22 Nisan 2010 Perşembe
Led Zeppelin II
9 Ocak 1970, Londra. Hyde Park’a günler öncesinden gelip çadırlarını kuran binlerce insan parklarda gezinip hayatın sunduğu o “tuhaf” yerinden ayrılmadan hayatlarını sürdüreceğine inanıyor. Bir köşede yaşlı bir adam asker üniformasıyla Vietnam’a yollanan İngiliz askerlerin geri dönmesi için gerekenin yapılması için çığlık atıyor, hemen yanında iki çift, üstü çıplak, dudaklarının ucunda otun son nefesi, saçlarına karışmış başka otlar ve arkalarında sevişen binlerce başka çiftler. Kafanızı biraz çevirdiğinizde, bir başka köşede bir heykelin tepesine tırmanmış bir adam göreceksiniz, üzerinde bembeyaz bir bornoz, uzun saçları ve sakalıyla İsa olduğunu iddia eden ve işin daha ilginci, ona inanan bir sürü başka genç. Havada uçuşan baloncuklar, rengârenk çiçekler, Batı’ya doğru akıp giden otun dumanları ve günün sonunda, hava kararıp insanların parktan ayrılacağı o dakikalarda, bize son durağı gösterecek mekân olan Royal Albert Hall. Led Zeppelin ikinci albümünü çıkaralı henüz üç ay olmuş, dünyanın her yerinde, bir şekilde, bu dört adamın konseri konuşuluyor. Heyecan dorukta.
Konserin yapılacağı salonda gürültülü bir uğultu, aylarca beklenen konser en sonunda gerçekleşecektir, herkesin aklı sahnede, mantığı ve kafası günler öncesi ikamet ettikleri Hyde Park’ın insanlara teslim ettiği uyuşturuculardadır. Konsere beraber gelenler birbirini kaybetmiş, tek başına gelenler ise kendilerini bambaşka yerlerde bulmuştur. Rock müzik tarihinde bir daha uzun zaman gerçekleşmeyecek bir canlı performansın ilk dalgaları kendisini göstermiştir. Ve ışıklar sönmeye başlar, koca salonu tüyler ürpertici bir çığlık kaplar, sahnenin ışıkları yanar ve elinde sigarayla sahneye Robert Plant çıkar. Arkadan sinsice, kendini göstermeden yerine oturan John Bonham hiç beklemeden davulunu çalmaya başlar ve kimse bir şey anlamadan konserin yolculuğu başlar. “We’re Gonna Groove” parçasıyla seyirciyi yerinden oynatır.

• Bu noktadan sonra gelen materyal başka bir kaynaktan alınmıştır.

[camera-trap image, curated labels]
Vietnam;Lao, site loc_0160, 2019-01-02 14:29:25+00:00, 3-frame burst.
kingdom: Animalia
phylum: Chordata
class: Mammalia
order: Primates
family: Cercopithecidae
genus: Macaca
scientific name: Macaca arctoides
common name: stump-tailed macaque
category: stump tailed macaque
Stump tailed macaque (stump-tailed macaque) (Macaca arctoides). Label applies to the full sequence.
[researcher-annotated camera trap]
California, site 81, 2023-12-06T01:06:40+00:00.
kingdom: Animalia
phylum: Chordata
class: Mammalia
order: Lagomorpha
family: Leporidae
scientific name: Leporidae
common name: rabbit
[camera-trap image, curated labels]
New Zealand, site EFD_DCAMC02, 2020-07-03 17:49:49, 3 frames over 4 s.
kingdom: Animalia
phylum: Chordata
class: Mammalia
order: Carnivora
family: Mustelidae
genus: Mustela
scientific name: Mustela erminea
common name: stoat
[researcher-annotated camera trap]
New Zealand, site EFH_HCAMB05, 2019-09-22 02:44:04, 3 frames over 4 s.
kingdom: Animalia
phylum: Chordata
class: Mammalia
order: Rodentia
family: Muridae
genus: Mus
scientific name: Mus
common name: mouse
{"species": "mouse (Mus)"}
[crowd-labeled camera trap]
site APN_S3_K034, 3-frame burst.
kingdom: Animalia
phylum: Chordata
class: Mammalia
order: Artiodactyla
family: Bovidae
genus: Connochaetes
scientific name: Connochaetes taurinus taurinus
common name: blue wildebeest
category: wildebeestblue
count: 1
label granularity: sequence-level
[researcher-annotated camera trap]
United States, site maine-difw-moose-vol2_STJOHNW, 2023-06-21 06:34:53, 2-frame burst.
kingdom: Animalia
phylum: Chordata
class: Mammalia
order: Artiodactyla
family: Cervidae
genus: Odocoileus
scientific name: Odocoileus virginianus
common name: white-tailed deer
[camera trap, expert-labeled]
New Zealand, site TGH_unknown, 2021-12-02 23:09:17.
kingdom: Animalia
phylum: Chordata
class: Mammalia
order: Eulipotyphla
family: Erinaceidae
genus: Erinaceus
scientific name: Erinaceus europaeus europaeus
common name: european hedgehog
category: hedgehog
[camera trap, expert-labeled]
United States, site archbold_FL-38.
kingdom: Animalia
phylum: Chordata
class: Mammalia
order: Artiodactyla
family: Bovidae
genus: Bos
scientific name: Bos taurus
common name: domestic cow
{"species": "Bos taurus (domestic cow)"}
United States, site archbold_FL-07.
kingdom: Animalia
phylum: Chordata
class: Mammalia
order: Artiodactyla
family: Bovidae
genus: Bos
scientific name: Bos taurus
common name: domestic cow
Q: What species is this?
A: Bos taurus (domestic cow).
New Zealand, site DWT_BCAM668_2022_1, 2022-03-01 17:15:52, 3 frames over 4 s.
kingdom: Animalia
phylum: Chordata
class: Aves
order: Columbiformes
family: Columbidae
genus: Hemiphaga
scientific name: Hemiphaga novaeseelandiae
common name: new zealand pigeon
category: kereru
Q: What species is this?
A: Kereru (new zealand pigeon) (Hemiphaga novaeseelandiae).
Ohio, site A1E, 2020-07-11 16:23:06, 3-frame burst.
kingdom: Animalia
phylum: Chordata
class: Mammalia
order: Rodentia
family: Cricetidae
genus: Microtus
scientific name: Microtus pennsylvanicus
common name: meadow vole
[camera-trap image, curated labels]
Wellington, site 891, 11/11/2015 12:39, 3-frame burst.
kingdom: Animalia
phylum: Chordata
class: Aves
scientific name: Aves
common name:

İkinci albümün başarısını yazmadan önce Led Zeppelin’in Royal Albert Hall konserini yazmak gereklidir diye düşünüyorum. Zira bu konser, bir şekilde ikinci albümün uzantısı gibidir, albümdeki çoğu şarkıya tanık olur ve sahne performansı açısından ne kadar başarılı olduklarını da görürüz. Olaya bambaşka bir yerden girmek istiyorum, bir müzisyenin kendisini seyirciye karşı “tanıtma biçimi” veya “şarkılara paralellik gösteren vücut dilinden” bahsediyorum. Zira bu açıdan Robert Plant bunu Rock tarihinde yapabilen nadir sanatçılardan biri olmuştur.
Robert Plant herhangi bir enstrüman çalmıyor, salt sesi ve duruşuyla grubunun ayrılmaz bir parçası ve ikonudur. Canlı performanslarına baktığımız zaman, Plant’ın uyuşturucu dalgasına kapılsın – kapılmasın, çalınan parçalarla ne kadar iç içe olduğunu, her hangi bir çalgı çalmamasına rağmen grup elemanlarıyla ne kadar “yakın” bir temas kurabildiğini, Zeppelin parçalarında görülen “dengesiz akış” ve “kronolojik” bir sıra olmadan çalınan parçalara rağmen kendisinin ne kadar hâkim bir duruş sergilediğini görmek mümkündür. Bunun yanında “vücut dili”ni bir o kadar yerinde kullanan bir sanatçıdır, uzun saçlarını parçaların giriş ve kapanış bölümlerine göre savurması, sağ eliyle tuttuğu mikrofonu atılan sololarla paralellik kuracak bir şekilde değerlendirip kendinden geçmesi, beklenmedik anlarda sesini kâh kısıp, kâh yükseltmesi, Led Zeppelin konserlerinin bu denli enerjik ve dinamik geçmesinin baş sebeplerinden biridir. Zeppelin bir orkestraysa, kuşkusuz Robert Plant bunun şefidir. Jimmy Page ile parçaları bir şekilde “görsel” bir biçimde yorumlaması, canlı performanslarında çalınan şarkıların “tencere – kapak” uyumunu sağlamakla kalmıyor, aynı zamanda Robert Plant’e doğaçlama söz üretmesine de katkı sağlıyor. Bu uyumu sağlamak çok zor bir şey ve bu adamlar bunu çok iyi yapıyor.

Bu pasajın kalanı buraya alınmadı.